- Interactive map of Proston Weir
- Country: Australia
- Location: Proston, Wide Bay-Burnett, Queensland
- Coordinates: 26°12′2.15″S 151°34′25.65″E﻿ / ﻿26.2005972°S 151.5737917°E
- Purpose: Irrigation; Water supply;
- Status: Operational
- Construction began: 1965
- Opening date: c. 1966
- Owner: South Burnett Regional Council

Dam and spillways
- Type of dam: Barrage
- Impounds: Stuart River

Reservoir
- Total capacity: 307 ML (249 acre⋅ft); or; 370 ML (300 acre⋅ft);

= Proston Weir =

Weir in Queensland, Australia

The Proston Weir is a small weir located on Stuart River between the localities of Proston and Okeden in the South Burnett Region of Queensland, Australia.
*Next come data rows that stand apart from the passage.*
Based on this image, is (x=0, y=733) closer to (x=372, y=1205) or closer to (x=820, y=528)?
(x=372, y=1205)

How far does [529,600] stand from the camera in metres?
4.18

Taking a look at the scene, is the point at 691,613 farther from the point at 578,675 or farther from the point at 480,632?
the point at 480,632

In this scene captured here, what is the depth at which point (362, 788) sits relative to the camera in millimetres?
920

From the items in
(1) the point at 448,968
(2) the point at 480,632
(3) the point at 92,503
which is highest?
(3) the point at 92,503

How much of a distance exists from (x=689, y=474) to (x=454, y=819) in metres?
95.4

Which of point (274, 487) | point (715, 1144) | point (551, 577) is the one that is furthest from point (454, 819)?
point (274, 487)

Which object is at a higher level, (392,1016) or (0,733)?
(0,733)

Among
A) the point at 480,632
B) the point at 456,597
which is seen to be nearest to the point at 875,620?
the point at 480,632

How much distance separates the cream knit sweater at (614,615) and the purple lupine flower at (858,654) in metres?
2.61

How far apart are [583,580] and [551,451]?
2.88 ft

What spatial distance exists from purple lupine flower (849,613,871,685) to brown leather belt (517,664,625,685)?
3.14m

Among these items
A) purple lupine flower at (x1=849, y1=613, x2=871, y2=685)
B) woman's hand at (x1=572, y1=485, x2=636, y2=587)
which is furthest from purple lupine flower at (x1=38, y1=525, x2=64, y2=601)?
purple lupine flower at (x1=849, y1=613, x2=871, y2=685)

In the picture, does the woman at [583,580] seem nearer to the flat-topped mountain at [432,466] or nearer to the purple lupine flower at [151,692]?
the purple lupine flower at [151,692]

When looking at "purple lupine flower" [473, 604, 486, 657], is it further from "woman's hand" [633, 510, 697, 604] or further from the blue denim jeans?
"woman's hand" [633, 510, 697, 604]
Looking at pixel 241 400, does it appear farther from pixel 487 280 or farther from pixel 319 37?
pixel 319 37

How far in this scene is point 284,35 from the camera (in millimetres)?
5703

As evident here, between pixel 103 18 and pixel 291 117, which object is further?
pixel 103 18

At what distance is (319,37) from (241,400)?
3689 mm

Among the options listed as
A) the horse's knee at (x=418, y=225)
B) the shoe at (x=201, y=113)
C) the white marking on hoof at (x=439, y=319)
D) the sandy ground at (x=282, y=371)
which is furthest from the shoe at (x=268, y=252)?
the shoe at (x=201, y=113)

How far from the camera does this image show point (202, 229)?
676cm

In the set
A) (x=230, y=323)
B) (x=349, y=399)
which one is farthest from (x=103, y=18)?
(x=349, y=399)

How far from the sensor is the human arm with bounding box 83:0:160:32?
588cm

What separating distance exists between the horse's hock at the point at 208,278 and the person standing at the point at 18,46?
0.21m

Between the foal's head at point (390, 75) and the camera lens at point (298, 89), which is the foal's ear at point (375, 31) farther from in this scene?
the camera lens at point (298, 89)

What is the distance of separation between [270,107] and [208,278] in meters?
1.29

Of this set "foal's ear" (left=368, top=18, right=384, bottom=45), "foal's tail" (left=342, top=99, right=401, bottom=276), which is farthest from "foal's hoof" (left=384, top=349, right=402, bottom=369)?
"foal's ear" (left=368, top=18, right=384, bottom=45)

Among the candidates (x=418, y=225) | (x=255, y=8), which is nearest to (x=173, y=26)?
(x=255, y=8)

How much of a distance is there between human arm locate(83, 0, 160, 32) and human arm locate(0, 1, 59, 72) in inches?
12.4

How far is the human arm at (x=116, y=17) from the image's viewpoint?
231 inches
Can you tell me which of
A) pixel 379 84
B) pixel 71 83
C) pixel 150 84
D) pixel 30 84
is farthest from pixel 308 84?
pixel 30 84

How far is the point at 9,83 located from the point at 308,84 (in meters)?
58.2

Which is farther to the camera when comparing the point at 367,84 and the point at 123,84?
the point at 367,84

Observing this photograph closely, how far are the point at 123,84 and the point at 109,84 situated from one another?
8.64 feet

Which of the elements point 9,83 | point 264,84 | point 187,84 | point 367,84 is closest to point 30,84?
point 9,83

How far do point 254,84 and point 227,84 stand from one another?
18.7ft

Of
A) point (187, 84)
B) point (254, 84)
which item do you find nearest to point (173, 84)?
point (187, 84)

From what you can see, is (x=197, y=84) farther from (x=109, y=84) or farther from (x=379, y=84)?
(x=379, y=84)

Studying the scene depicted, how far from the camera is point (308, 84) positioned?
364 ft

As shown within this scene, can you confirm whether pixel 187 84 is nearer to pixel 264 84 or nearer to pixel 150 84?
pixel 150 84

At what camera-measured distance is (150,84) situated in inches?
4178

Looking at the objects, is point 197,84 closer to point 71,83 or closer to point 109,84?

The weir is located 5 km southwest of the town of Proston and downriver from the Gordonbrook Dam and upstream from the confluence with the Boyne River.

== Overview ==
Construction of the mass concrete gravity structure commenced in 1965 and concluded in c. 1966. The purpose of the weir was to supply water for agriculture including stock and limited irrigation. The weir incorporates a 5 ft water-inflated rubber dam for a moveable crest which automatically adjusts itself to permit flood flows to pass downriver without causing excessive increase in the water level and to minimise siltation in the storage. Estimates of the storage capacity range from 307 ML to 300 acre.ft.

=== Recreation ===
There are no picnic or toilet facilities adjacent to the weir. Recreational fishing is permitted, but no power boating is allowed. When the weir overflows the current becomes strong 200 m upstream of the dam wall. As there aren't any safety barriers on the wall, swimming or kayaking on the weir after heavy rain is considered extremely dangerous.